--- Start of Material for this exercise ---

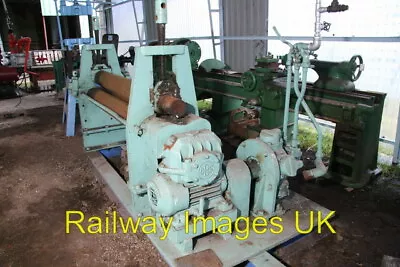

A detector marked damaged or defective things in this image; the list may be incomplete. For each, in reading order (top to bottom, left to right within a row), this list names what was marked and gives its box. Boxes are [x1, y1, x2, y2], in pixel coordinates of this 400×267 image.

rusty metal surface [94, 71, 130, 102]
rusty metal surface [87, 88, 128, 119]
rusty metal surface [156, 96, 188, 118]
rusty metal surface [175, 249, 223, 267]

--- End of Material for this exercise ---

» **The problem**:
Repeat the lines in these records word for word, leaving out the pictures.

» **Written solution**:
A detector marked damaged or defective things in this image; the list may be incomplete. For each, in reading order (top to bottom, left to right within a row), this list names what was marked and gives its box. Boxes are [x1, y1, x2, y2], in pixel coordinates of this 400×267 image.

rusty metal surface [94, 71, 130, 102]
rusty metal surface [87, 88, 128, 119]
rusty metal surface [156, 96, 188, 118]
rusty metal surface [175, 249, 223, 267]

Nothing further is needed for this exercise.